Mahatma, which means a greater soul, was not Mohandas Gandhi’s original name but a title he was given because of the consciousness he demonstrated by the extraordinary practice of non-violence in his personal and political life. Gandhi’s non-violent civil disobedience and Satyagraha movements are seen as the milestones in India’s struggle for freedom from the British, and have set examples for non-violent resistance that has inspired many movements across the world.
Martin Luther King Jr
Inspired by his Christian beliefs and the nonviolent activism of Mahatma Gandhi, King played a key role in the American civil rights movement and advocated peaceful solutions to many biggest problems in society. His peaceful demonstrations made racism in America visible worldwide. In 1964, he was awarded the Nobel Peace Prize.
Leader of the women’s nonviolent peace movement, Gbowee helped end the 14-year-long civil war in Liberia. Gbowee and her movement brought a period of peace in the West African country and fought for women’s rights using nonviolent campaigns. She was also awarded the 2011 Nobel Peace Prize with her collaborator Ellen Johnson Sirleaf.

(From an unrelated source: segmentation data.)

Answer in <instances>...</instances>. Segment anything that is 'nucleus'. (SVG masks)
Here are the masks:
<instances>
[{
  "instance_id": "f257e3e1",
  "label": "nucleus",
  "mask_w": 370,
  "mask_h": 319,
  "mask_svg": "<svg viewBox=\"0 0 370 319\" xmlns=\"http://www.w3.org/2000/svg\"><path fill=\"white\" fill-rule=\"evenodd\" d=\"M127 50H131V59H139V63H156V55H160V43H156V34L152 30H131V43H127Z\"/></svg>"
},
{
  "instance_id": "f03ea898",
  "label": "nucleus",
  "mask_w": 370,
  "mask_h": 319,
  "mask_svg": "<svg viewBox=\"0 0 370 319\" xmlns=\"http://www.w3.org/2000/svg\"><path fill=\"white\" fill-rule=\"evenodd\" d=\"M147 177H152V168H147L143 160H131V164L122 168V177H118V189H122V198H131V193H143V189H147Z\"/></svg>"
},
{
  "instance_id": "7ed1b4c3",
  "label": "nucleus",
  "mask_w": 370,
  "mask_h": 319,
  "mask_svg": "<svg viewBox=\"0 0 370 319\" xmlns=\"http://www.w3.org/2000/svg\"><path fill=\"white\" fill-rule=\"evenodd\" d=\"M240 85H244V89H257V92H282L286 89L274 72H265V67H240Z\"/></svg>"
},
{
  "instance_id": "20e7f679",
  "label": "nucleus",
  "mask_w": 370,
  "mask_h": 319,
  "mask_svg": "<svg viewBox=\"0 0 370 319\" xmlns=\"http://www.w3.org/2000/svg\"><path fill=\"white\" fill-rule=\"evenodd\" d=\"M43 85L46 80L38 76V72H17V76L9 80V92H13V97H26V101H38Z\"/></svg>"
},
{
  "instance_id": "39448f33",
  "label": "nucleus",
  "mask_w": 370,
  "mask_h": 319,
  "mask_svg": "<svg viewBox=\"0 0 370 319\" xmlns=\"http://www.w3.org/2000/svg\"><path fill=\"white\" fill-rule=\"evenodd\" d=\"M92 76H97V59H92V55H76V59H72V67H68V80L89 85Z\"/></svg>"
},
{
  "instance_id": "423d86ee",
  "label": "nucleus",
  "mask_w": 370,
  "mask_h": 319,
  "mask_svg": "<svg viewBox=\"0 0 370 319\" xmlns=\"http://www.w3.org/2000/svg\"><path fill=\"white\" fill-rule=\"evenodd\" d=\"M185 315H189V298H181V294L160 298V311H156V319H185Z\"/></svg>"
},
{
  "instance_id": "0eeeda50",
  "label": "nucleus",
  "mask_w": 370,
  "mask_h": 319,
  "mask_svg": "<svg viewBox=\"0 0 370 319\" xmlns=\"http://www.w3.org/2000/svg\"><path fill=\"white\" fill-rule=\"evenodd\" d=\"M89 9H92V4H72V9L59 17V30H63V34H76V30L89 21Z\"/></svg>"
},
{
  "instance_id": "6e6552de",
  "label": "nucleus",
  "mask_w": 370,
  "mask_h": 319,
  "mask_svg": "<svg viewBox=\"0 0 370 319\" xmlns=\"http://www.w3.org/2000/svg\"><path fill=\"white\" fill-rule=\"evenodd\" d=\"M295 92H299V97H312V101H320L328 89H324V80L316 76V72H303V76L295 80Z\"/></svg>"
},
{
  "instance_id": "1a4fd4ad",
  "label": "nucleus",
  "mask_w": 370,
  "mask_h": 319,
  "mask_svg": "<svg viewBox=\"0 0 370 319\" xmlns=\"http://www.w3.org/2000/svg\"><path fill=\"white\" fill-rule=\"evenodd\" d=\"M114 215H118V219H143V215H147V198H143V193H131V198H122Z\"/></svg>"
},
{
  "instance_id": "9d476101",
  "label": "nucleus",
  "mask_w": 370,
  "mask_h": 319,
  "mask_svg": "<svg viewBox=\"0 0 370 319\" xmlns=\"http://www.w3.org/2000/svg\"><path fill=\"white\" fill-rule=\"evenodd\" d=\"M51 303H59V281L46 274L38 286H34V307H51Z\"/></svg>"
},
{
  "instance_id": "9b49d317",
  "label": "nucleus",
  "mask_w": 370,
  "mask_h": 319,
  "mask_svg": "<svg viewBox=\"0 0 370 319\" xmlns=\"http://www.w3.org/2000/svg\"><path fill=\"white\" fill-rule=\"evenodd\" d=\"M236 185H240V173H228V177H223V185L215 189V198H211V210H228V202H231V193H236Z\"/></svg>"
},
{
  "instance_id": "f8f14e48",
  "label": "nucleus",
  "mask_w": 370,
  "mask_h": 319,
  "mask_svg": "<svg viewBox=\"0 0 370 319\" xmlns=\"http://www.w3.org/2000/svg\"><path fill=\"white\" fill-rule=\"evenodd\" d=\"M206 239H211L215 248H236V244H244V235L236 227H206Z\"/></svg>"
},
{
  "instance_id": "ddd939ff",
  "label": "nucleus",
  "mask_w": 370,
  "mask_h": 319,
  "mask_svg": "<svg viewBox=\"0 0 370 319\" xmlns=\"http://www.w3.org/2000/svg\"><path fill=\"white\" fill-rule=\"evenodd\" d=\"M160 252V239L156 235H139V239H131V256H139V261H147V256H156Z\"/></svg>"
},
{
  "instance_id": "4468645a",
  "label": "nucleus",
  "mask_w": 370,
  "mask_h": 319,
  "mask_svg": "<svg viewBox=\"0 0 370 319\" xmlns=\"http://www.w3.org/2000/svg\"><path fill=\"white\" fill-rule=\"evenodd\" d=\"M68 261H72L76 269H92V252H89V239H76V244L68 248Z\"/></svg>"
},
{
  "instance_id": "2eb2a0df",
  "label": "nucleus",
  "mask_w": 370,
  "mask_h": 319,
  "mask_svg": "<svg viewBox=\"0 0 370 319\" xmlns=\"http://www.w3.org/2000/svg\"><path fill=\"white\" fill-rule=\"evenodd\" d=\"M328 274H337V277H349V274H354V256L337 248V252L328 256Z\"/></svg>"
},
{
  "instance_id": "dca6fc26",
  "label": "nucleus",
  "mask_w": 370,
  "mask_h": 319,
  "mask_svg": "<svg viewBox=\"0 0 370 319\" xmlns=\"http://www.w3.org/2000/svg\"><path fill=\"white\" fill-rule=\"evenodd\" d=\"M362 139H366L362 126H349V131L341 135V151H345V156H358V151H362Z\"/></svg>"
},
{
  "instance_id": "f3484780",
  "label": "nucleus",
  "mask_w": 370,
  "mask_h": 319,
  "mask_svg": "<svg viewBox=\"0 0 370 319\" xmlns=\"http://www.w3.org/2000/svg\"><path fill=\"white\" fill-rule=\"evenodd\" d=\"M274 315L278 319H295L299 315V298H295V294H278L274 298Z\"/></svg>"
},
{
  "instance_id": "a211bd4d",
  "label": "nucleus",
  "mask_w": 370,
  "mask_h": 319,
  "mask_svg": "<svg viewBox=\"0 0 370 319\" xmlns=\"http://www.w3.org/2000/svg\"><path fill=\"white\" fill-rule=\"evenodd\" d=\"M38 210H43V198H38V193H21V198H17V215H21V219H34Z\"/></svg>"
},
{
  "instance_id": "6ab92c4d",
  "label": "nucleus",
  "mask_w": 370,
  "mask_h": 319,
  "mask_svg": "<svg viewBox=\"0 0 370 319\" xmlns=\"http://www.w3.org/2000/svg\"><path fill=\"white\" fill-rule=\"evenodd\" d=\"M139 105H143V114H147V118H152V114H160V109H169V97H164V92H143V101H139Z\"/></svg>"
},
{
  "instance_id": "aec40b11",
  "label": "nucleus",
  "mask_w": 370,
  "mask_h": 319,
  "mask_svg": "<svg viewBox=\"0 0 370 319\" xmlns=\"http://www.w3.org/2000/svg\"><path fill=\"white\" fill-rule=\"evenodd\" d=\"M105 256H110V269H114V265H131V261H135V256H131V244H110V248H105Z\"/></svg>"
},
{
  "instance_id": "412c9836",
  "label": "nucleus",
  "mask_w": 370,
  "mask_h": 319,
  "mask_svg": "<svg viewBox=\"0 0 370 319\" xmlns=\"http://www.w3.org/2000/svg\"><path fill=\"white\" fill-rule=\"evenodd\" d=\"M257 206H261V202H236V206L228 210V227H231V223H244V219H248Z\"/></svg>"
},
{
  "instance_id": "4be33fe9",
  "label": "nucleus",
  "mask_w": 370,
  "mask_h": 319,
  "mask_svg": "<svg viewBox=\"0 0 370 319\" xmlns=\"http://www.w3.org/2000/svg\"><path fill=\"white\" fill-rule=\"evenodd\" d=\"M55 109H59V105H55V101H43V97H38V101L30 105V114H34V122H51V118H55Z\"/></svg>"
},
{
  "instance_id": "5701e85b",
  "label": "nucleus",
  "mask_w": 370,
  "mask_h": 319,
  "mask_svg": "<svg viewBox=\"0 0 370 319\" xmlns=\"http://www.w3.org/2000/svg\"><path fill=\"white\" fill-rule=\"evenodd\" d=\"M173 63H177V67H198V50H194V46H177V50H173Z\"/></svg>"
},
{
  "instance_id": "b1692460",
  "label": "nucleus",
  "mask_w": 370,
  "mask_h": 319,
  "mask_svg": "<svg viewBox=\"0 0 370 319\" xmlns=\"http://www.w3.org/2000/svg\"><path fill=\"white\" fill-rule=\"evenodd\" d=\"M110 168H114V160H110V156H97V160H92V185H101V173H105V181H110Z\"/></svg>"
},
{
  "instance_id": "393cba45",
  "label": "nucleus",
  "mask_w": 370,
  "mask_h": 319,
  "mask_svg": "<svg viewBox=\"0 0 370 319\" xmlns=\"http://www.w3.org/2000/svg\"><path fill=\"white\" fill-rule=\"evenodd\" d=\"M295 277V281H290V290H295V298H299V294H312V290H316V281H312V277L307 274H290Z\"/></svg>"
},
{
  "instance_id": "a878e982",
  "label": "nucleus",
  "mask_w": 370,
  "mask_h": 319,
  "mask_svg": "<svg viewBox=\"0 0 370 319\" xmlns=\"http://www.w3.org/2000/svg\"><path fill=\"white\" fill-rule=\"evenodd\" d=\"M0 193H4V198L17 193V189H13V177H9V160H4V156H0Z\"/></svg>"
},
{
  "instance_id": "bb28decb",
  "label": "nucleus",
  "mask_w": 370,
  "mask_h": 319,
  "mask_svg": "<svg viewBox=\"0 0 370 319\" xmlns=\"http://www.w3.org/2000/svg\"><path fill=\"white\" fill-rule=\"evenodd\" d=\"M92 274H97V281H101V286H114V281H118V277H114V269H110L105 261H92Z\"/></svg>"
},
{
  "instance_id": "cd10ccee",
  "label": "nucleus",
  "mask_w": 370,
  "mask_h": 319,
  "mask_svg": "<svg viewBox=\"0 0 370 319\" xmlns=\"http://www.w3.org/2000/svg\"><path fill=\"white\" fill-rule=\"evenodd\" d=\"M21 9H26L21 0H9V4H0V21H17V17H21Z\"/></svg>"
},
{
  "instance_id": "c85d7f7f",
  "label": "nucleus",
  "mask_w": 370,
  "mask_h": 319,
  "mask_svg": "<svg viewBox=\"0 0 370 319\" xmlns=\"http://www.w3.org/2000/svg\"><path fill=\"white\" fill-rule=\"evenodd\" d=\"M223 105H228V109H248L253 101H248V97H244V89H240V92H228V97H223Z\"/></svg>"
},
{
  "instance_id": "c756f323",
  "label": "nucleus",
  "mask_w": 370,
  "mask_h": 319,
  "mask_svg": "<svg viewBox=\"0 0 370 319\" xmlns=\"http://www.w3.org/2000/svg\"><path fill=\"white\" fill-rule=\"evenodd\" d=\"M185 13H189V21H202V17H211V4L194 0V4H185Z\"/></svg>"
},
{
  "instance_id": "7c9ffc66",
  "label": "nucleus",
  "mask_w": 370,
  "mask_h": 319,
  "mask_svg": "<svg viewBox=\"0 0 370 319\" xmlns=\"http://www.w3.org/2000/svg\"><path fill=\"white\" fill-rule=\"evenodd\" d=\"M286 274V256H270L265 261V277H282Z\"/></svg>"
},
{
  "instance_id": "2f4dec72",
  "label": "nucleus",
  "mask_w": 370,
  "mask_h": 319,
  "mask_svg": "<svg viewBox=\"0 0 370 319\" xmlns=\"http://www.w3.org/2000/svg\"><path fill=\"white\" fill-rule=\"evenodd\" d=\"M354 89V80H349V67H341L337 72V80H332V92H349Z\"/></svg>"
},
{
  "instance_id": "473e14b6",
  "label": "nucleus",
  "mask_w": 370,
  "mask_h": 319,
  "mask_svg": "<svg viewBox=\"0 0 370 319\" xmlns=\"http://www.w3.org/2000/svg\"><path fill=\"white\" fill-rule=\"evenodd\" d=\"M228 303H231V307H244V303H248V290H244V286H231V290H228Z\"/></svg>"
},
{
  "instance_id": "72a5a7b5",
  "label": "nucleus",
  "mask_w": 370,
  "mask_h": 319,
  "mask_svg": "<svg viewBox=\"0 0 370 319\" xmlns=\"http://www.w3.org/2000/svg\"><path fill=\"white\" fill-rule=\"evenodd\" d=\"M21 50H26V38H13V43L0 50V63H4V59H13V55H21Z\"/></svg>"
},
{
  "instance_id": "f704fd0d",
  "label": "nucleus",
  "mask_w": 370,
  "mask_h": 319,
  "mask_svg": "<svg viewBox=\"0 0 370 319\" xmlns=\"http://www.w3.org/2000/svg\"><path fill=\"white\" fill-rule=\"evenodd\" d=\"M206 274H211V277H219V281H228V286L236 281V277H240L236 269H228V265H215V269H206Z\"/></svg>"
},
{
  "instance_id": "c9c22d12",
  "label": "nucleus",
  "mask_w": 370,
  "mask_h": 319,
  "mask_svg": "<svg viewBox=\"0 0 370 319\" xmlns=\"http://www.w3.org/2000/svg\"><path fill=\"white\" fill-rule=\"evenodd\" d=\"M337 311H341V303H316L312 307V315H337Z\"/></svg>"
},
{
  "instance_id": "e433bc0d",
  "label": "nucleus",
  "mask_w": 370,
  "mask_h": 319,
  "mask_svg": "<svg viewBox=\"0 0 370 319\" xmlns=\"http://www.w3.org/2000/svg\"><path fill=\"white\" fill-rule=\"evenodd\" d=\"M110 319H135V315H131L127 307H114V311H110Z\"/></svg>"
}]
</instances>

Fighting apartheid in South Africa, Nelson Mandela spent 27 years of his life in prison. When he was released, his efforts led to a multiracial election in South Africa and he was elected as President. Emphasising forgiveness in personal life, Mandela saw non-violence as the most pragmatic form of resistance.
A proponent of the belief that “violence is a disease that humans develop but are not born with,” Maguire is a peace activist who founded Community for Peace People, an organisation that helped resolve the conflict in Northern Ireland. Recognised as a leader of peace, Maguire was awarded the 1976 Nobel Peace Prize along with her collaborator Elizabeth Williams.